* Objective
Present each line of the listing below as a numbered list, skipping blank lines.

Entries drawn from a collection:

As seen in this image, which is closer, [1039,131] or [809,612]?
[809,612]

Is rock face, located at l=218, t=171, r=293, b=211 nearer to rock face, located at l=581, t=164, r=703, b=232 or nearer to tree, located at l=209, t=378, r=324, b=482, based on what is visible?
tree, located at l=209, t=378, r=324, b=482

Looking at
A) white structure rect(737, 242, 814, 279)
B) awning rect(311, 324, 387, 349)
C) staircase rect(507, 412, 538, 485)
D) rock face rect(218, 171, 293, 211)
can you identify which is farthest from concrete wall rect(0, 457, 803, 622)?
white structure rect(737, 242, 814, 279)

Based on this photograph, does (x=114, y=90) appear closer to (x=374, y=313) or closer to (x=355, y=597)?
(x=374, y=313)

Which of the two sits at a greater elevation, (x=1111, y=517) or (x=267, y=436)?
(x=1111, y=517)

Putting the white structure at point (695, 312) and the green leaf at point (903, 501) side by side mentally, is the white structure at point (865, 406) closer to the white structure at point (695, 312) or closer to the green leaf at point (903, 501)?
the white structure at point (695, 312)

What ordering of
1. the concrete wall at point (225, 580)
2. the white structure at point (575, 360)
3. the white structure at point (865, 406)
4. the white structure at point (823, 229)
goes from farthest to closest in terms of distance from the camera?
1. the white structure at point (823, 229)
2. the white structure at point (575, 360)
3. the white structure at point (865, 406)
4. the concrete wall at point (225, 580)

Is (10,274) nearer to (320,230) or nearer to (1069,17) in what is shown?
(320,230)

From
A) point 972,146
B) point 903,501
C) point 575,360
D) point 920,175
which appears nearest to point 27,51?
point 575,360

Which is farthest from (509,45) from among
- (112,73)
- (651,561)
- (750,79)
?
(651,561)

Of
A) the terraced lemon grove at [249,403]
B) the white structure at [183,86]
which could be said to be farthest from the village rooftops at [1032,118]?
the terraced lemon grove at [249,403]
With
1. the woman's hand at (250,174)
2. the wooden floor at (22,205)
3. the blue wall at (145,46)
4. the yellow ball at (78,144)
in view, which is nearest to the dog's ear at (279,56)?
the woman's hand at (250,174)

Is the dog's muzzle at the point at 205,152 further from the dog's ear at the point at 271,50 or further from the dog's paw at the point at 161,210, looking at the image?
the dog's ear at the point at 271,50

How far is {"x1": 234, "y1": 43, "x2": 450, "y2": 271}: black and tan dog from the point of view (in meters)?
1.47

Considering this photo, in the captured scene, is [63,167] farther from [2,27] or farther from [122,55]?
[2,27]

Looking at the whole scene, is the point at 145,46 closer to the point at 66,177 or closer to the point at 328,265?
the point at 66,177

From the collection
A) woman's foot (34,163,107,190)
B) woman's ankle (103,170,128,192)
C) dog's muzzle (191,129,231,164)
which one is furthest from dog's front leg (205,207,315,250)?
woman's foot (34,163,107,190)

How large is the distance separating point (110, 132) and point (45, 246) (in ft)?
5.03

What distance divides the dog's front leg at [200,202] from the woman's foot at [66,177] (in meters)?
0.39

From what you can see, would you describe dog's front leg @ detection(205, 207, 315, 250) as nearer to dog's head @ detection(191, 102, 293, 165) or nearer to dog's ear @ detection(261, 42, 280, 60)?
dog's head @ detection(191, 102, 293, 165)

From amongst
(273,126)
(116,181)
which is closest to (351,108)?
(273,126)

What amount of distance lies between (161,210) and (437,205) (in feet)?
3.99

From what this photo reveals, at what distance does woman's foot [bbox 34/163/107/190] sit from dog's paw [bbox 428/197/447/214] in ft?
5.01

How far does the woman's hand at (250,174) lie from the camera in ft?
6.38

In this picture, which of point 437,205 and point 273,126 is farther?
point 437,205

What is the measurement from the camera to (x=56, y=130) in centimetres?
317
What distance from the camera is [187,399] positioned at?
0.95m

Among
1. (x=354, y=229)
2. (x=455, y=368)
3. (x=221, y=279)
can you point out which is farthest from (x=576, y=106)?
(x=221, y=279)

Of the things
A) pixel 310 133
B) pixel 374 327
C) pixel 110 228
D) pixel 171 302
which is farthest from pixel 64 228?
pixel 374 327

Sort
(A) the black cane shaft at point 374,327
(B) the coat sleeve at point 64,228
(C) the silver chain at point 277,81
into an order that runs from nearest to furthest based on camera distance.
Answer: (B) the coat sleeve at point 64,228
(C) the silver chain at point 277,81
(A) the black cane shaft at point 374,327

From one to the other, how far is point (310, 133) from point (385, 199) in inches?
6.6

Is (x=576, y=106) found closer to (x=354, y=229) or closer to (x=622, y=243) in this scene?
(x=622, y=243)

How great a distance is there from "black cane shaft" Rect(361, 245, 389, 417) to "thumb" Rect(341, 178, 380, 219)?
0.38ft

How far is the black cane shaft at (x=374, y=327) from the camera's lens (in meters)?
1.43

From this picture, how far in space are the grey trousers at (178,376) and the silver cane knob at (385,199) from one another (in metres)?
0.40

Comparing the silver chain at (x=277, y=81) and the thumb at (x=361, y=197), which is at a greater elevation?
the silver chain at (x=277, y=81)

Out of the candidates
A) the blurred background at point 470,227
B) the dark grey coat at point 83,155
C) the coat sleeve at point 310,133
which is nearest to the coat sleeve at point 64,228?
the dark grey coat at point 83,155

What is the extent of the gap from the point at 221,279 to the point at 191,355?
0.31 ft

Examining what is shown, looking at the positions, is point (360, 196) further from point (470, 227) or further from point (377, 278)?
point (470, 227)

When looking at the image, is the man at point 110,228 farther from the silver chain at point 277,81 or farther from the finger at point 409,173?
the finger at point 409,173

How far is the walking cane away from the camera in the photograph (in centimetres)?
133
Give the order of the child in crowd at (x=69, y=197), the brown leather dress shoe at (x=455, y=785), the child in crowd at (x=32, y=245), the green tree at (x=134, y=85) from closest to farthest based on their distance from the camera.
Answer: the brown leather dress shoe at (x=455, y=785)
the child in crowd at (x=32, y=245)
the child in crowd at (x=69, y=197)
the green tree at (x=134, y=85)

* Full answer
1. As seen in this image, which is closer, [1039,131] or [809,612]?
2. [809,612]
3. Is rock face, located at l=218, t=171, r=293, b=211 nearer to rock face, located at l=581, t=164, r=703, b=232 or nearer to tree, located at l=209, t=378, r=324, b=482, based on what is visible?
4. tree, located at l=209, t=378, r=324, b=482
5. Looking at
6. A) white structure rect(737, 242, 814, 279)
7. B) awning rect(311, 324, 387, 349)
8. C) staircase rect(507, 412, 538, 485)
9. D) rock face rect(218, 171, 293, 211)
10. can you identify which is farthest from concrete wall rect(0, 457, 803, 622)?
11. white structure rect(737, 242, 814, 279)
12. Based on this photograph, does (x=114, y=90) appear closer to (x=374, y=313) or closer to (x=355, y=597)?
13. (x=374, y=313)
14. Which of the two sits at a greater elevation, (x=1111, y=517) or (x=267, y=436)?
15. (x=1111, y=517)
16. Putting the white structure at point (695, 312) and the green leaf at point (903, 501) side by side mentally, is the white structure at point (865, 406) closer to the white structure at point (695, 312) or closer to the green leaf at point (903, 501)?
17. the white structure at point (695, 312)
18. What ordering of
19. 1. the concrete wall at point (225, 580)
20. 2. the white structure at point (575, 360)
21. 3. the white structure at point (865, 406)
22. 4. the white structure at point (823, 229)
23. goes from farthest to closest in terms of distance from the camera?
24. 1. the white structure at point (823, 229)
25. 2. the white structure at point (575, 360)
26. 3. the white structure at point (865, 406)
27. 4. the concrete wall at point (225, 580)
28. Is (10,274) nearer to (320,230) or nearer to (1069,17) in what is shown?
29. (320,230)
30. From
31. A) point 972,146
32. B) point 903,501
33. C) point 575,360
34. D) point 920,175
35. which appears nearest to point 27,51?
36. point 575,360
37. Which is farthest from (509,45) from among
38. - (112,73)
39. - (651,561)
40. - (750,79)
41. ?
42. (651,561)
43. Of
44. A) the terraced lemon grove at [249,403]
45. B) the white structure at [183,86]
46. which could be said to be farthest from the village rooftops at [1032,118]?
47. the terraced lemon grove at [249,403]
48. With
49. 1. the woman's hand at (250,174)
50. 2. the wooden floor at (22,205)
51. 3. the blue wall at (145,46)
52. 4. the yellow ball at (78,144)
53. in view, which is nearest to the dog's ear at (279,56)?
54. the woman's hand at (250,174)
55. Is the dog's muzzle at the point at 205,152 further from the dog's ear at the point at 271,50 or further from the dog's paw at the point at 161,210, looking at the image?
56. the dog's ear at the point at 271,50
57. How far is {"x1": 234, "y1": 43, "x2": 450, "y2": 271}: black and tan dog from the point of view (in meters)?
58. 1.47
59. Considering this photo, in the captured scene, is [63,167] farther from [2,27] or farther from [122,55]?
60. [2,27]
61. Looking at the whole scene, is the point at 145,46 closer to the point at 66,177 or closer to the point at 328,265?
62. the point at 66,177
63. From the collection
64. A) woman's foot (34,163,107,190)
65. B) woman's ankle (103,170,128,192)
66. C) dog's muzzle (191,129,231,164)
67. which one is furthest from dog's front leg (205,207,315,250)?
68. woman's foot (34,163,107,190)
69. How large is the distance separating point (110, 132) and point (45, 246) (in ft)?
70. 5.03
71. What distance divides the dog's front leg at [200,202] from the woman's foot at [66,177] (in meters)?
72. 0.39
73. From what you can see, would you describe dog's front leg @ detection(205, 207, 315, 250) as nearer to dog's head @ detection(191, 102, 293, 165) or nearer to dog's ear @ detection(261, 42, 280, 60)?
74. dog's head @ detection(191, 102, 293, 165)
75. From amongst
76. (273,126)
77. (116,181)
78. which is closest to (351,108)?
79. (273,126)
80. What amount of distance lies between (161,210) and (437,205) (in feet)?
81. 3.99
82. From what this photo reveals, at what distance does woman's foot [bbox 34/163/107/190] sit from dog's paw [bbox 428/197/447/214] in ft?
83. 5.01
84. How far does the woman's hand at (250,174) lie from the camera in ft?
85. 6.38
86. In this picture, which of point 437,205 and point 273,126 is farther?
87. point 437,205
88. What is the measurement from the camera to (x=56, y=130) in centimetres?
89. 317
90. What distance from the camera is [187,399] positioned at?
91. 0.95m
92. Among
93. 1. (x=354, y=229)
94. 2. (x=455, y=368)
95. 3. (x=221, y=279)
96. can you point out which is farthest from (x=576, y=106)?
97. (x=221, y=279)
98. Of the things
99. A) pixel 310 133
100. B) pixel 374 327
101. C) pixel 110 228
102. D) pixel 171 302
103. which is farthest from pixel 64 228?
104. pixel 374 327
105. Sort
106. (A) the black cane shaft at point 374,327
107. (B) the coat sleeve at point 64,228
108. (C) the silver chain at point 277,81
109. into an order that runs from nearest to furthest based on camera distance.
110. Answer: (B) the coat sleeve at point 64,228
111. (C) the silver chain at point 277,81
112. (A) the black cane shaft at point 374,327
113. From one to the other, how far is point (310, 133) from point (385, 199) in inches?
114. 6.6
115. Is (x=576, y=106) found closer to (x=354, y=229) or closer to (x=622, y=243) in this scene?
116. (x=622, y=243)
117. How great a distance is there from "black cane shaft" Rect(361, 245, 389, 417) to "thumb" Rect(341, 178, 380, 219)?
118. 0.38ft
119. How far is the black cane shaft at (x=374, y=327) from the camera's lens (in meters)?
120. 1.43
121. From this picture, how far in space are the grey trousers at (178,376) and the silver cane knob at (385,199) from one another (in metres)?
122. 0.40
123. Comparing the silver chain at (x=277, y=81) and the thumb at (x=361, y=197), which is at a greater elevation?
124. the silver chain at (x=277, y=81)
125. Out of the candidates
126. A) the blurred background at point 470,227
127. B) the dark grey coat at point 83,155
128. C) the coat sleeve at point 310,133
129. which is nearest to the coat sleeve at point 64,228?
130. the dark grey coat at point 83,155
131. What is the extent of the gap from the point at 221,279 to the point at 191,355?
132. 0.31 ft
133. Examining what is shown, looking at the positions, is point (360, 196) further from point (470, 227) or further from point (377, 278)?
134. point (470, 227)
135. When looking at the image, is the man at point 110,228 farther from the silver chain at point 277,81 or farther from the finger at point 409,173?
136. the finger at point 409,173
137. How far is the walking cane away from the camera in the photograph (in centimetres)?
138. 133
139. Give the order of the child in crowd at (x=69, y=197), the brown leather dress shoe at (x=455, y=785), the child in crowd at (x=32, y=245), the green tree at (x=134, y=85) from closest to farthest based on their distance from the camera.
140. Answer: the brown leather dress shoe at (x=455, y=785)
141. the child in crowd at (x=32, y=245)
142. the child in crowd at (x=69, y=197)
143. the green tree at (x=134, y=85)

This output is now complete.